15. Privacy and data protection
15.1 BView will store the following information pertaining to your Site: 15.1.1 Voucher Downloads, Sales and Commissions generated as a result of a Referral from your Site; 15.1.2 Commission balances and payments made to you; 15.1.3 bank and/or PayPal information to enable payment to you of eligible Commissions; 15.2 BView will keep the above information confidential, safe and private, and will retain it for a period of at least 7 years for auditing purposes. 15.3 You may request an audit of data stored by BView, for the purpose of affirming the accuracy of Commissions paid to you. You will be solely responsible for the costs associated with any such audit. 15.4 Each of the parties warrants and undertakes that it (and its subcontractors if applicable) shall duly observe its obligations under the Data Protection Act 1998 and any superseding or amending legislation and all other current data protection legislation applicable to this Agreement. Other terms are outlined in the BView Privacy Policy, incorporated here by reference. 15.5 In order to promote ethical and transparent use of the service, you are required to disclose use of affiliate marketing in their content. This must be
displayed in a publicly accessible area of you site such as a “Privacy Policy” or “About Us” section.
16. Limitation of liability
16.1 No party shall be liable to the other, in contract, tort, negligence, precontract or other representations (other than fraudulent or negligent misrepresentations) or otherwise, for any indirect loss of business, data, contracts, profits or anticipated savings or for any other indirect or consequential loss whatsoever. 16.2 Except as set out in this Agreement, We make no express or implied warranties or representations with respect to the Service, the BView Content or the Merchants accessible through the Service (including warranties of fitness, merchantability or any implied warranties arising out of a course of performance, dealing, or trade usage). In addition, We make no representation that the operation of the Service will be uninterrupted or error-free, and We will not be liable for the consequences of any interruptions or errors. 16.3 In the event that you become aware of any BView Content that violates the BView Terms of Use or the BView Privacy Policy, you shall immediately report such via the appropriate “report abuse” links on the BView Site.
17. Force Majeure
17.1 Neither party shall be liable to the other by reason of any event arising which is beyond the reasonable control of the affected party (including any industrial action (save in respect of affected party's employees or suppliers), governmental regulations, fire, flood, disaster, civil riot or war).

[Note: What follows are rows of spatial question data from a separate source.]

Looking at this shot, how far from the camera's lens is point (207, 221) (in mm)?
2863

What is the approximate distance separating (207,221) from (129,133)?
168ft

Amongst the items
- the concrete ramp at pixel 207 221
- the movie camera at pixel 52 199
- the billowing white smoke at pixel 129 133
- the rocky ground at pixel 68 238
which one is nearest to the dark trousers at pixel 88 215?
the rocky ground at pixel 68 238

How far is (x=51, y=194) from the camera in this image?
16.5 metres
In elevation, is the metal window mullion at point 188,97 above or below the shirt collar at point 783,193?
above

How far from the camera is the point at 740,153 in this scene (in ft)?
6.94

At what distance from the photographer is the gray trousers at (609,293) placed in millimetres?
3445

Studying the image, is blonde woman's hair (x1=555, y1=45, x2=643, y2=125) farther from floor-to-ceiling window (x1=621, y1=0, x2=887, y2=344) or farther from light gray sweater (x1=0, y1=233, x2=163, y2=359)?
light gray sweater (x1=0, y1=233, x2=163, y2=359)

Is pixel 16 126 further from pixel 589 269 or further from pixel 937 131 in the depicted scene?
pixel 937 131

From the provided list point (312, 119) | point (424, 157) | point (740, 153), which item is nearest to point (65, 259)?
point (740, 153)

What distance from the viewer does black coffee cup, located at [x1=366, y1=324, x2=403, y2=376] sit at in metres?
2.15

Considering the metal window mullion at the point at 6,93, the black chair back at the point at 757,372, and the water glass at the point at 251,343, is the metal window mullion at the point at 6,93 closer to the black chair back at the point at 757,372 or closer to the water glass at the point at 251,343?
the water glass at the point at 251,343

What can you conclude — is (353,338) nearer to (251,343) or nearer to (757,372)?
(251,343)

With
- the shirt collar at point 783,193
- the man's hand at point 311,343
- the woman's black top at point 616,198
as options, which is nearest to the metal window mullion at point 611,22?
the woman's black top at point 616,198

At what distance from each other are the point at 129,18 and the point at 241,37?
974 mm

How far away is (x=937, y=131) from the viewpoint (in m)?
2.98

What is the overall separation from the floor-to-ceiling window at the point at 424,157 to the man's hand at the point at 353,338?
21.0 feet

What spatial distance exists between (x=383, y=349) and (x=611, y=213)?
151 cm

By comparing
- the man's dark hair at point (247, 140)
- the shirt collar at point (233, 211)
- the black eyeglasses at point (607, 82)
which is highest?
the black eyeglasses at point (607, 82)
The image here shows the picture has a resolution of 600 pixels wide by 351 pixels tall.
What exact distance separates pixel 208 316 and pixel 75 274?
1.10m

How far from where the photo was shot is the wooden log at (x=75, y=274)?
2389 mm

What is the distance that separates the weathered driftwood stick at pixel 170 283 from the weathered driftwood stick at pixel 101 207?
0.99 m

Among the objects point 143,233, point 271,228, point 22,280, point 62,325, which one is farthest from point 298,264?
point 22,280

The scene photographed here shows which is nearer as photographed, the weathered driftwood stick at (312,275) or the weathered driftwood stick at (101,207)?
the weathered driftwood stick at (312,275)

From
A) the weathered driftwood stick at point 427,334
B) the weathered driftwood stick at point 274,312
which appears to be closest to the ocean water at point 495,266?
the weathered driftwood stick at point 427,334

18. Severability of clauses
18.1 Each of the provisions of this Agreement are to be construed separately and independently of the other, and if any provision is found by any court or other judicial body of competent jurisdiction to be invalid or unenforceable, the invalidity or unenforceability of such provision will not affect the other provisions of this Agreement which will remain in full force and effect. 18.2 Neither party's failure to enforce the other party's strict performance of any provision of this Agreement will not constitute a waiver of that party's right to subsequently enforce such provision or any other provision of this Agreement.
19. Entire Agreement
19.1 This BView Publisher Agreement incorporates by reference the BView Terms of Use or the BView Privacy Policy. Where any clause in this BView Publisher Agreement conflicts with those in the BView Terms of Use or the
BView Privacy Policy, the terms of this BView Publisher Agreement shall replace such terms. These agreements constitute the entire Agreement between BView and you and completely replace any prior agreements between you and BView in relation to the Services. No term may be modified except in writing between by a BView director and a duly authorised representative of the Publisher.